Task details>
Reproduce the entries below verbatim, from the line containing "Out of the choices" through the end of the entries.

Data shown>
* Begin *
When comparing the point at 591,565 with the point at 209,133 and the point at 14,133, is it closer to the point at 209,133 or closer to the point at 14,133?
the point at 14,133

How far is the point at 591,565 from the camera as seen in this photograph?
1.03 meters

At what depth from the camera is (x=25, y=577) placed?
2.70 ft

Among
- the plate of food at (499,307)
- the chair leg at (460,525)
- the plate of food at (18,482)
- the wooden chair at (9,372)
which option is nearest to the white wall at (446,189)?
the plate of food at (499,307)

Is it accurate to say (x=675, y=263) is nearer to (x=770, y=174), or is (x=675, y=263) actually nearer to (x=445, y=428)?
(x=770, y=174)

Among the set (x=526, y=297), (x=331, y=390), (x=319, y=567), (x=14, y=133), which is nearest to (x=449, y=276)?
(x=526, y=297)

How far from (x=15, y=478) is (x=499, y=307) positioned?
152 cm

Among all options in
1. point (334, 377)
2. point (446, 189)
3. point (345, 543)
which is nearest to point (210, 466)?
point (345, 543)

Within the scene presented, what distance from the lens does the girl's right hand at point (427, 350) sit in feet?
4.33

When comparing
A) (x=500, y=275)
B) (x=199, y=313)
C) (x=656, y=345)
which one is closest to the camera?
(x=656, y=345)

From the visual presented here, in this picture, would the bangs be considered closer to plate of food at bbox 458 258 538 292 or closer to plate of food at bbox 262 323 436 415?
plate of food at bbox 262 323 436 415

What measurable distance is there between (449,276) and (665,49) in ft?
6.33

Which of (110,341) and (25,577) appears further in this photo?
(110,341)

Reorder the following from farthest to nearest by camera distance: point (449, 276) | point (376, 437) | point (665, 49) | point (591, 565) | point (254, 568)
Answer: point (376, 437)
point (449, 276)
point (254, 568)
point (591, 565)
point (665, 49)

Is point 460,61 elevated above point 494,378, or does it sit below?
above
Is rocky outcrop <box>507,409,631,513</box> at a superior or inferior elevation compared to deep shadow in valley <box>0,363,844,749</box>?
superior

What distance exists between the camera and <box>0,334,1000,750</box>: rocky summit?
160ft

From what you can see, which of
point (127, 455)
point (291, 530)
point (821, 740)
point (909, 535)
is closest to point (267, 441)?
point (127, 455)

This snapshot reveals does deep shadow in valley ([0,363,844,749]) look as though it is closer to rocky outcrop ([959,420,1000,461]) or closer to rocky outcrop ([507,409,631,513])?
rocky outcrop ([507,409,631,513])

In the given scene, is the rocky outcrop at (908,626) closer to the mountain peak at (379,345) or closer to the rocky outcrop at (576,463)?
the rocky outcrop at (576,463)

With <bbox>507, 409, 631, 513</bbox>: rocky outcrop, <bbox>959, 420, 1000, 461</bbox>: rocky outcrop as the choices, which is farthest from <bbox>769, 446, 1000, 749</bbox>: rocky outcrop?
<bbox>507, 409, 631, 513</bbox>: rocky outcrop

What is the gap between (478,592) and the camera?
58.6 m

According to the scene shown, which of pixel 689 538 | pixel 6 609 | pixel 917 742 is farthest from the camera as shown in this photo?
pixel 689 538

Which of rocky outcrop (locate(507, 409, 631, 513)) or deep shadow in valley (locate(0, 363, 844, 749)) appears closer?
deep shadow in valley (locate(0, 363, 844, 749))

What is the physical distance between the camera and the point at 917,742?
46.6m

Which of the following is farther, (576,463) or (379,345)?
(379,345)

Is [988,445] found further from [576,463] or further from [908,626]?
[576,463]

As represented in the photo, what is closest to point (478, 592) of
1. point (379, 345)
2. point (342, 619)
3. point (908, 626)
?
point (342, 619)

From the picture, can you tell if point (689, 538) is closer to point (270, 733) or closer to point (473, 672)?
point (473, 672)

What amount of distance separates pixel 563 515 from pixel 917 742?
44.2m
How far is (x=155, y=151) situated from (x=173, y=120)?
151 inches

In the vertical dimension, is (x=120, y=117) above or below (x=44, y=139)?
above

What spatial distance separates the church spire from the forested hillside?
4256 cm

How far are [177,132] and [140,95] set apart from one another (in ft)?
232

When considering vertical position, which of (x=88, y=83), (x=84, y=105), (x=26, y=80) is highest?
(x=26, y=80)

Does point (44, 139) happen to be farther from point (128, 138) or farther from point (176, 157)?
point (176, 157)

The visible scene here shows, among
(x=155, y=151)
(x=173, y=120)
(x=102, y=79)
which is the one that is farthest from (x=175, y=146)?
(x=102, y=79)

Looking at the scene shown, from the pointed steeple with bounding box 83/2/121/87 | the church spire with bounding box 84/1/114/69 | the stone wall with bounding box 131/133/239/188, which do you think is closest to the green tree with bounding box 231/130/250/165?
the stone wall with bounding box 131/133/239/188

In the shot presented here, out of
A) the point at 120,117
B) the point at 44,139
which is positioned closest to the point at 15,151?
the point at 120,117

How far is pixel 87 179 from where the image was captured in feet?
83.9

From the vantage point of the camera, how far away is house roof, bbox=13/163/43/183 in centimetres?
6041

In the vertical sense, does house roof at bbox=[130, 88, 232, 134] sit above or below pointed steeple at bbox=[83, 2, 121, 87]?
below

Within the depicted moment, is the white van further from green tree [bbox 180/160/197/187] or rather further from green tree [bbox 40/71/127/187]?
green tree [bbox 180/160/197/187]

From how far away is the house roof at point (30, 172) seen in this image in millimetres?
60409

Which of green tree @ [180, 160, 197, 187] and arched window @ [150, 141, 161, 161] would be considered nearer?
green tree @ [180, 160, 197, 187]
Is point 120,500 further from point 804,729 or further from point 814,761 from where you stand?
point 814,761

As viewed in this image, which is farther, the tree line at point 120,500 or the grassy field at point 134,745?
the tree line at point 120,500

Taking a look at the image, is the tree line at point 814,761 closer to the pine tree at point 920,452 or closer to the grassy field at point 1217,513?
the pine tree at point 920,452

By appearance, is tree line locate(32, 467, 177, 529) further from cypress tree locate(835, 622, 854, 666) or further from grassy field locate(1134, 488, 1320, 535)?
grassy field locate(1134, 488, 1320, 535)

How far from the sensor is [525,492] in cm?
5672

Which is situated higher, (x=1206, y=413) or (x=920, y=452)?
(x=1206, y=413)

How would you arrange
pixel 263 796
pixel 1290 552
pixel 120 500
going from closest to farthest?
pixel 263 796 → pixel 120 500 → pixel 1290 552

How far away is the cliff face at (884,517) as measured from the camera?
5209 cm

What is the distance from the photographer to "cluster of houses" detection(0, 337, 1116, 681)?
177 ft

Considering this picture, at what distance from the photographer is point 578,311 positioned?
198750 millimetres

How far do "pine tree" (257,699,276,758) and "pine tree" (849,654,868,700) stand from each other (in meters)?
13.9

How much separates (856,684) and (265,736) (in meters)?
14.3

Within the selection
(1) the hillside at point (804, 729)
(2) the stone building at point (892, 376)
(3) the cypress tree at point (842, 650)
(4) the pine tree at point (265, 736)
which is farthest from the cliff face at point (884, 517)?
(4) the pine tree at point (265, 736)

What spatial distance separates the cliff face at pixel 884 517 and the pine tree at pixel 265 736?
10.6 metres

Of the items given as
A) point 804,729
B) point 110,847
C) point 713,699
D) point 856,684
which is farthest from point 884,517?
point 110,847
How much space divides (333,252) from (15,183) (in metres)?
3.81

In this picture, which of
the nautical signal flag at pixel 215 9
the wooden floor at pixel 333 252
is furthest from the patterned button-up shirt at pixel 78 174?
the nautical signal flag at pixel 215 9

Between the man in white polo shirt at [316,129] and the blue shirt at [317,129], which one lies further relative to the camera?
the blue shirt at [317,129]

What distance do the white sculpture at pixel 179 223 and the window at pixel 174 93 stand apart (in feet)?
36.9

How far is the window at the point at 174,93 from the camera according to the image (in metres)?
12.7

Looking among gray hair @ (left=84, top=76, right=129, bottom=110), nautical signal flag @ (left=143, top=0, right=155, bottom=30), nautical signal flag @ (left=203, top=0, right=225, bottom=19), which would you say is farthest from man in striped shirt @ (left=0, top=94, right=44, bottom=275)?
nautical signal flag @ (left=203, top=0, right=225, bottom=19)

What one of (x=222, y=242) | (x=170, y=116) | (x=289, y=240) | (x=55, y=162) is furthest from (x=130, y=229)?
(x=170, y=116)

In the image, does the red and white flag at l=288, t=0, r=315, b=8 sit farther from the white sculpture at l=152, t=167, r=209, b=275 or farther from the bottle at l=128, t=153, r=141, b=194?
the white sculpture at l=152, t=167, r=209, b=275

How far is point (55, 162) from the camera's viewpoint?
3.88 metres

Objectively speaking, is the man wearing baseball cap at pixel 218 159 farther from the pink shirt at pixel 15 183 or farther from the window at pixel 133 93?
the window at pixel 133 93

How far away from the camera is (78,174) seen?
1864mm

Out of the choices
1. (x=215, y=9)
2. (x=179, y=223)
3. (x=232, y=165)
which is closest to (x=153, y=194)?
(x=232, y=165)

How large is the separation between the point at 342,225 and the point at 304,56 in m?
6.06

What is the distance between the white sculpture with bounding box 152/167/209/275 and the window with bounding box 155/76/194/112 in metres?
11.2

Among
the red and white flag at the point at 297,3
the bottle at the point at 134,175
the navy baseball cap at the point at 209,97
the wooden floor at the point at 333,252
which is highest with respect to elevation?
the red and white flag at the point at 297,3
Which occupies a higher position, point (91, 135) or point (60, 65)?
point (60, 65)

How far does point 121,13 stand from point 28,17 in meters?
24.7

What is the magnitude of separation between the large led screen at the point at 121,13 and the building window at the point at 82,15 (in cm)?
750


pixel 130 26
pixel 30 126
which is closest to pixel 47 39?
* End *
Completed task>
Out of the choices
1. (x=215, y=9)
2. (x=179, y=223)
3. (x=232, y=165)
which is closest to (x=153, y=194)?
(x=232, y=165)

How large is the separation between the point at 342,225 and the point at 304,56 in m?
6.06

What is the distance between the white sculpture with bounding box 152/167/209/275 and the window with bounding box 155/76/194/112 in metres?
11.2

Among
the red and white flag at the point at 297,3
the bottle at the point at 134,175
the navy baseball cap at the point at 209,97
the wooden floor at the point at 333,252
which is highest with respect to elevation?
the red and white flag at the point at 297,3
Which occupies a higher position, point (91, 135) or point (60, 65)?
point (60, 65)

How far does point 121,13 stand from point 28,17 in meters?
24.7

What is the magnitude of separation between the large led screen at the point at 121,13 and the building window at the point at 82,15 (in cm)?
750


pixel 130 26
pixel 30 126
which is closest to pixel 47 39?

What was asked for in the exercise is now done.